Task description: Rename "trash bin" to "garbage can" in the material, starting at its beginning and ending at the line containing "1291 inches", and reproduce only that stretch with everything else unchanged and the pictures left out.
── The records
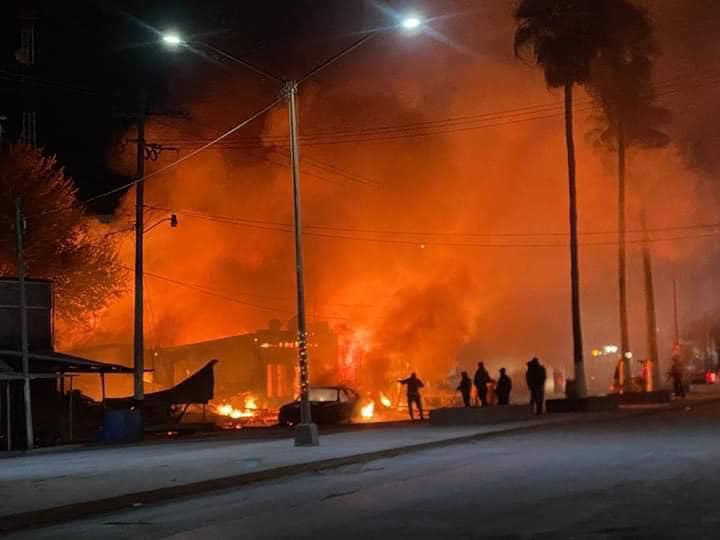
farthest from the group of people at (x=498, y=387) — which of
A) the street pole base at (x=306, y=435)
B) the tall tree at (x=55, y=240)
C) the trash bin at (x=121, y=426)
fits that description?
the tall tree at (x=55, y=240)

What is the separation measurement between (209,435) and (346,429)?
12.3ft

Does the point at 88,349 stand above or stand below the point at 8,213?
below

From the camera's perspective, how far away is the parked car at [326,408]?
1291 inches

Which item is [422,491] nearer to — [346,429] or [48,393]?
[346,429]

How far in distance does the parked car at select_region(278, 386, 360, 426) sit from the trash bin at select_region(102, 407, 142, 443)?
709 centimetres

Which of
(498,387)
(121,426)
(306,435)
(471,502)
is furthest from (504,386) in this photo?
(471,502)

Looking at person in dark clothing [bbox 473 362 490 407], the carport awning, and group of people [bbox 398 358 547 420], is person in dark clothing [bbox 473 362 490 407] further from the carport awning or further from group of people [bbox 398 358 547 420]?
the carport awning

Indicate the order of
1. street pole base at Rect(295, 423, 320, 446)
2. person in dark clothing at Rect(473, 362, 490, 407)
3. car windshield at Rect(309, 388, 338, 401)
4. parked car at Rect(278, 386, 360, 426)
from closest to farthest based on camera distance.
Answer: street pole base at Rect(295, 423, 320, 446), person in dark clothing at Rect(473, 362, 490, 407), parked car at Rect(278, 386, 360, 426), car windshield at Rect(309, 388, 338, 401)

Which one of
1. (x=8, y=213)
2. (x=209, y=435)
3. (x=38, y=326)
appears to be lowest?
(x=209, y=435)

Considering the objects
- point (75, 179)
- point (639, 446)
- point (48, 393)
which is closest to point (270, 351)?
point (75, 179)

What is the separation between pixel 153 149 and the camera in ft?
112

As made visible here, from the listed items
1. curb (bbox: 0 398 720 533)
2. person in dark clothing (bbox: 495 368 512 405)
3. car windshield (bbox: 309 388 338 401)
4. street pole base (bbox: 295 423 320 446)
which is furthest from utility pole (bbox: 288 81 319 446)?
car windshield (bbox: 309 388 338 401)

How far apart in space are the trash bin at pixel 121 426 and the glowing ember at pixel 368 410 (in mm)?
11422

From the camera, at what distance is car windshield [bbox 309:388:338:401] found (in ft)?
111
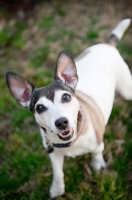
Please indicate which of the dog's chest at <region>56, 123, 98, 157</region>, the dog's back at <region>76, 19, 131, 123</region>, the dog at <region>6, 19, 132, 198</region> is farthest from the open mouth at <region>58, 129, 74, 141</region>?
the dog's back at <region>76, 19, 131, 123</region>

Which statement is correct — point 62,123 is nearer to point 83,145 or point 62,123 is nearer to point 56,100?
point 56,100

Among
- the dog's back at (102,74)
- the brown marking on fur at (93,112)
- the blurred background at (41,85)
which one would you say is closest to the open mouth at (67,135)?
the brown marking on fur at (93,112)

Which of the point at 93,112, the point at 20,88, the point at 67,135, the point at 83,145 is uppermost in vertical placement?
the point at 20,88

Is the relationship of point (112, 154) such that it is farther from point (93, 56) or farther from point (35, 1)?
point (35, 1)

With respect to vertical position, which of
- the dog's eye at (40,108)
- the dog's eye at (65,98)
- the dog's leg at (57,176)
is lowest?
the dog's leg at (57,176)

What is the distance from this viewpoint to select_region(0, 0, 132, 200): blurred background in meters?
3.65

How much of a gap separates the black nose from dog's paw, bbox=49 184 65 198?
3.91 feet

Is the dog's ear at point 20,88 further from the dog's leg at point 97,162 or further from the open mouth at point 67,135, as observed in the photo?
the dog's leg at point 97,162

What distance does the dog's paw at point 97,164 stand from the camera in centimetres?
372

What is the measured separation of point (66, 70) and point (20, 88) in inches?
18.9

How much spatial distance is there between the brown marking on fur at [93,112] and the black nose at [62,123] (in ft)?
1.99

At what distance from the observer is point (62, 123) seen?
251 centimetres

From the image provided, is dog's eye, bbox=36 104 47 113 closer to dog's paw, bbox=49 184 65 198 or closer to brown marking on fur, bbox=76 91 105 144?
brown marking on fur, bbox=76 91 105 144

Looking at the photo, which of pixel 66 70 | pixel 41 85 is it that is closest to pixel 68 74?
pixel 66 70
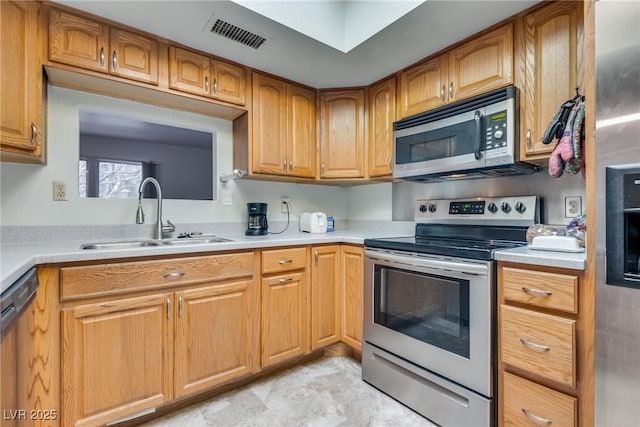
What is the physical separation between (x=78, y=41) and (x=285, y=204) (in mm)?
1664

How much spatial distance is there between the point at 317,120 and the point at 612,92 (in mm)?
1866

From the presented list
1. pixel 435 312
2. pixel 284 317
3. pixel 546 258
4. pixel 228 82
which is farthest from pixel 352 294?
pixel 228 82

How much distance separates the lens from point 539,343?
4.10 feet

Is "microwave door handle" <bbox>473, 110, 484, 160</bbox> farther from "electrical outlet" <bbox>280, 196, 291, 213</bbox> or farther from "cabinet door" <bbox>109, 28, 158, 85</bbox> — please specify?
"cabinet door" <bbox>109, 28, 158, 85</bbox>

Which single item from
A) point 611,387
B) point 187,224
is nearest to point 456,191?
point 611,387

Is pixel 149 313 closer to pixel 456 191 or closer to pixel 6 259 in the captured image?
pixel 6 259

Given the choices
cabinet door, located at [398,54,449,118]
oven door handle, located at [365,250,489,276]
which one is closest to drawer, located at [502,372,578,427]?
oven door handle, located at [365,250,489,276]

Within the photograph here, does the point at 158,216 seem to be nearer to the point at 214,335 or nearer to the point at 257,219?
the point at 257,219

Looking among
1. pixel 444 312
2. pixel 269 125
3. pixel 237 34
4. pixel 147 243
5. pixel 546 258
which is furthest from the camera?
pixel 269 125

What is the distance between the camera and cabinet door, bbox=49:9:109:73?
1.54 meters

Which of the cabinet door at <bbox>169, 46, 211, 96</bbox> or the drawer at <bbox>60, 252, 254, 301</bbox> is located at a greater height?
the cabinet door at <bbox>169, 46, 211, 96</bbox>

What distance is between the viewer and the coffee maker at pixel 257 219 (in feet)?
7.66

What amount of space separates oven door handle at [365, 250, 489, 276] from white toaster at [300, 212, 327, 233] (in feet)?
2.19

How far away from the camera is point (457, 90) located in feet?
6.16
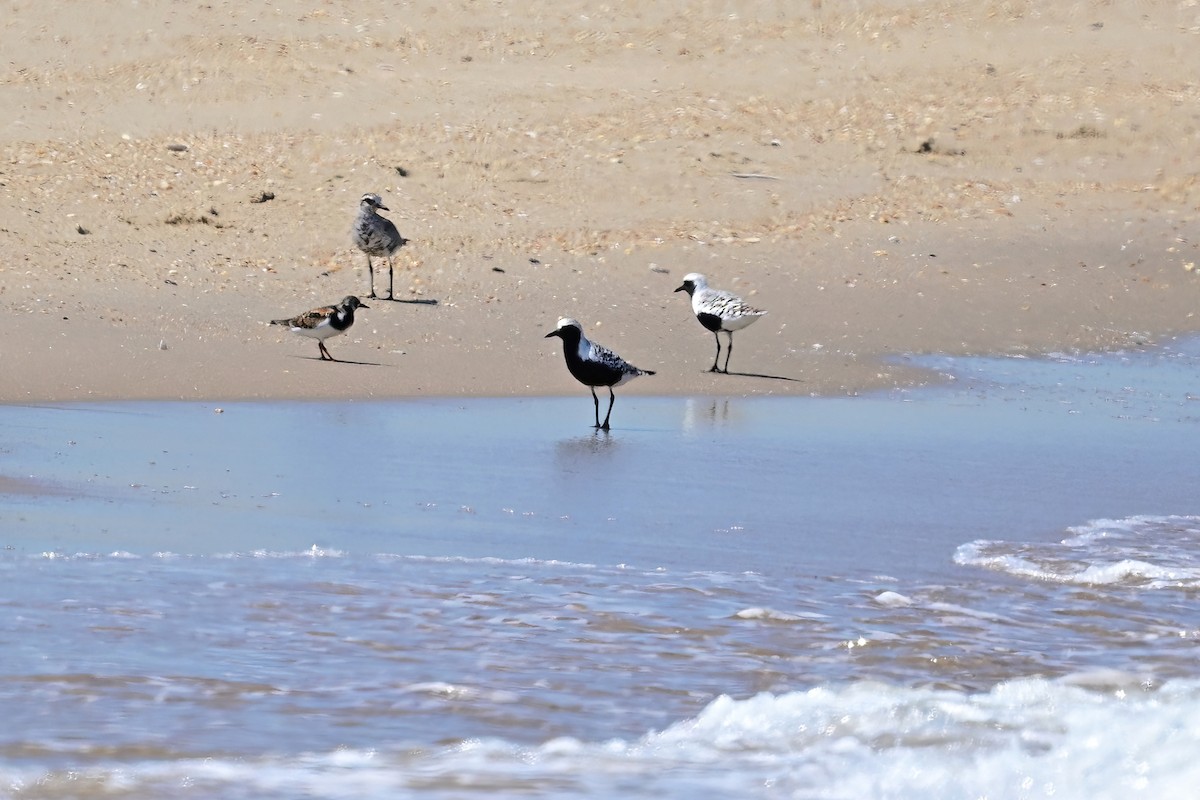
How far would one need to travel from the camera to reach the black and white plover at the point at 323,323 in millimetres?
11625

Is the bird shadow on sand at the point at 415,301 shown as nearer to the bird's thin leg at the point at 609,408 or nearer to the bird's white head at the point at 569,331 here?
the bird's thin leg at the point at 609,408

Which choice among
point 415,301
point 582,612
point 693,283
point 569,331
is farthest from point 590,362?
point 582,612

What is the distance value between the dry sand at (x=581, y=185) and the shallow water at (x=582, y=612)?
7.61 ft

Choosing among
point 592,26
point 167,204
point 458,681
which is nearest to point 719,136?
point 592,26

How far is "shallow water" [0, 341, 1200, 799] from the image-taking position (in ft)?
15.4

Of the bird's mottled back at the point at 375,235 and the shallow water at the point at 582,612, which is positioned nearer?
the shallow water at the point at 582,612

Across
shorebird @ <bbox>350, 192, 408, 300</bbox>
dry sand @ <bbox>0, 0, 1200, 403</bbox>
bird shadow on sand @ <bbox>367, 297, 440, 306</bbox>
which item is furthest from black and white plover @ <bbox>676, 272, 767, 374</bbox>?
shorebird @ <bbox>350, 192, 408, 300</bbox>

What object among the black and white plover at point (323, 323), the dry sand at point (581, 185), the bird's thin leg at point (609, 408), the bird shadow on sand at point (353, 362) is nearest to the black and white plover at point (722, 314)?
the dry sand at point (581, 185)

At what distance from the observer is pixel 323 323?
38.1 feet

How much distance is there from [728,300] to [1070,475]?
12.8 ft

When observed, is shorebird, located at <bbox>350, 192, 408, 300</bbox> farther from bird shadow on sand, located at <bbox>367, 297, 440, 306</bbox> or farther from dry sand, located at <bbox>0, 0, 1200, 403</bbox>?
bird shadow on sand, located at <bbox>367, 297, 440, 306</bbox>

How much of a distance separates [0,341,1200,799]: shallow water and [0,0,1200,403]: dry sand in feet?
7.61

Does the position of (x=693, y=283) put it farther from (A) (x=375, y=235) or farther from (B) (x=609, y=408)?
(B) (x=609, y=408)

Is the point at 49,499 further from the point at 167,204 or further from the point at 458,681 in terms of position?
the point at 167,204
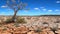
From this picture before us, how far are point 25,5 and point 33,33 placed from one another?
34.9 ft

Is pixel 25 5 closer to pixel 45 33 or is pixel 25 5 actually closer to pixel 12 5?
pixel 12 5

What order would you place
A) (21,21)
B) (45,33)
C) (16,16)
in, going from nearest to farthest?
(45,33)
(21,21)
(16,16)

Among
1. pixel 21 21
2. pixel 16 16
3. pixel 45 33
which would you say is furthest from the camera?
pixel 16 16

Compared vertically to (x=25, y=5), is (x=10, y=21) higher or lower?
lower

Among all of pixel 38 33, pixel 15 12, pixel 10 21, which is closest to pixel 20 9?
pixel 15 12

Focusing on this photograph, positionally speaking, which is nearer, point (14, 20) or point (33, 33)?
point (33, 33)

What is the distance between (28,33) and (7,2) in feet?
37.0

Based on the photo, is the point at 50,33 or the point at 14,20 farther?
the point at 14,20

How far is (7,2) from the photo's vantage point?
23.8 m

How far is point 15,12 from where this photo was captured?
23625mm

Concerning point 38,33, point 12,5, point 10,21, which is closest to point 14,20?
point 10,21

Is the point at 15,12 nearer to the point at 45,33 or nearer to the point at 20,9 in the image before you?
the point at 20,9

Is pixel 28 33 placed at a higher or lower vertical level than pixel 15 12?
lower

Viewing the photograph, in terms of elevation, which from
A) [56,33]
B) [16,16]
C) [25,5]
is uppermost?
[25,5]
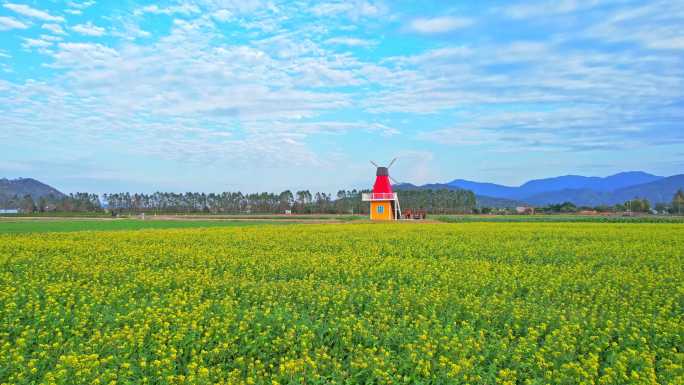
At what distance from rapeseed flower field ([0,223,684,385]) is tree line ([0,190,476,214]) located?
118 metres

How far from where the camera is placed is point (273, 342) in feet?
28.4

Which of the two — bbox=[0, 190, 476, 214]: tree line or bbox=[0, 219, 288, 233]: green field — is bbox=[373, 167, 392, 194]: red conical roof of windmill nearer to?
bbox=[0, 219, 288, 233]: green field

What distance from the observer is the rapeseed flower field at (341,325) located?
7.45 metres

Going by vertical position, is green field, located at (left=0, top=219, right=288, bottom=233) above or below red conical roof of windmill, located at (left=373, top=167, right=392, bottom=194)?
below

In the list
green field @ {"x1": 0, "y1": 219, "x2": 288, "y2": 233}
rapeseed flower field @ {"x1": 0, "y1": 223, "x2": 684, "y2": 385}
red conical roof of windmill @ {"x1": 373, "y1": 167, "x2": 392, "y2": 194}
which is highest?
red conical roof of windmill @ {"x1": 373, "y1": 167, "x2": 392, "y2": 194}

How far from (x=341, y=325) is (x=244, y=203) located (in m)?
152

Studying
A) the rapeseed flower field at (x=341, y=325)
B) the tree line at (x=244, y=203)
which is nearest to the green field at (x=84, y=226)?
the rapeseed flower field at (x=341, y=325)

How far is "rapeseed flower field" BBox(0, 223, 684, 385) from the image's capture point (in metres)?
7.45

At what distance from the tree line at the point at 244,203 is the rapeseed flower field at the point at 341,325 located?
11755 centimetres

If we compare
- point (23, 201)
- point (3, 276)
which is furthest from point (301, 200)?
point (3, 276)

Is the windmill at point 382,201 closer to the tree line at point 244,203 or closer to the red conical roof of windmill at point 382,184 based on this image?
the red conical roof of windmill at point 382,184

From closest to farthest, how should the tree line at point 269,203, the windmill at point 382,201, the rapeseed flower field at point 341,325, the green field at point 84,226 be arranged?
the rapeseed flower field at point 341,325
the green field at point 84,226
the windmill at point 382,201
the tree line at point 269,203

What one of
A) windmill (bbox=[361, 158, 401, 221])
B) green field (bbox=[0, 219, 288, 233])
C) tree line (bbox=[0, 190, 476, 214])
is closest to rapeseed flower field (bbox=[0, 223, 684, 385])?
green field (bbox=[0, 219, 288, 233])

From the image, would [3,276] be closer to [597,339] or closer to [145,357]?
[145,357]
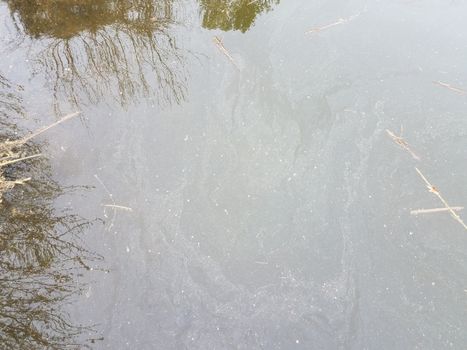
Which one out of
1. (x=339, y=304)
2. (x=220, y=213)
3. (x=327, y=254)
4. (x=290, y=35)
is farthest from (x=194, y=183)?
(x=290, y=35)

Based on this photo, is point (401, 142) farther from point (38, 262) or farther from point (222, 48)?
point (38, 262)

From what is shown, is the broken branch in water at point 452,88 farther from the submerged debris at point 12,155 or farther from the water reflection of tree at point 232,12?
the submerged debris at point 12,155

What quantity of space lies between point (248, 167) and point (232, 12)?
1.06 metres

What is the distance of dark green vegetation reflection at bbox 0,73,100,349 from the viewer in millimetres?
1405

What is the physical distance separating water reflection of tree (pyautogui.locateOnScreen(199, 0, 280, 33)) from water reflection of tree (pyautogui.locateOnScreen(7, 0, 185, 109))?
0.67ft

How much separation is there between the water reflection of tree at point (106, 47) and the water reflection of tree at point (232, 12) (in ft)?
0.67

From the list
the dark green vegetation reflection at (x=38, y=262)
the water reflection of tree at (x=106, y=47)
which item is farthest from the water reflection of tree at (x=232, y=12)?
the dark green vegetation reflection at (x=38, y=262)

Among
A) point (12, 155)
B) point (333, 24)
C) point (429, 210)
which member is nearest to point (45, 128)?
point (12, 155)

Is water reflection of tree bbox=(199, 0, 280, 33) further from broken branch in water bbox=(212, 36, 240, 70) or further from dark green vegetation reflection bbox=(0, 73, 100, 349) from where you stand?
dark green vegetation reflection bbox=(0, 73, 100, 349)

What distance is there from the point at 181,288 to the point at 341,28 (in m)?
1.68

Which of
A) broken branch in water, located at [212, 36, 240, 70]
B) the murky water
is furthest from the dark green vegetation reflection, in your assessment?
broken branch in water, located at [212, 36, 240, 70]

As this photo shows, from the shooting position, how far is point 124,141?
72.5 inches

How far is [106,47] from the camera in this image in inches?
80.7

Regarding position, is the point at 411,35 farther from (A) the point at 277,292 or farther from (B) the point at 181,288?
(B) the point at 181,288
────
Completed task:
farthest from the group of people at (x=498, y=387) — which of
A) the street pole base at (x=306, y=435)
B) the tall tree at (x=55, y=240)
C) the garbage can at (x=121, y=426)
fits that description?
the tall tree at (x=55, y=240)

What is the separation measurement between (209,435) and (346,429)?
12.3ft

Does the point at 88,349 stand above or stand below the point at 8,213?
below

From the camera's perspective, how far away is the parked car at [326,408]?
1291 inches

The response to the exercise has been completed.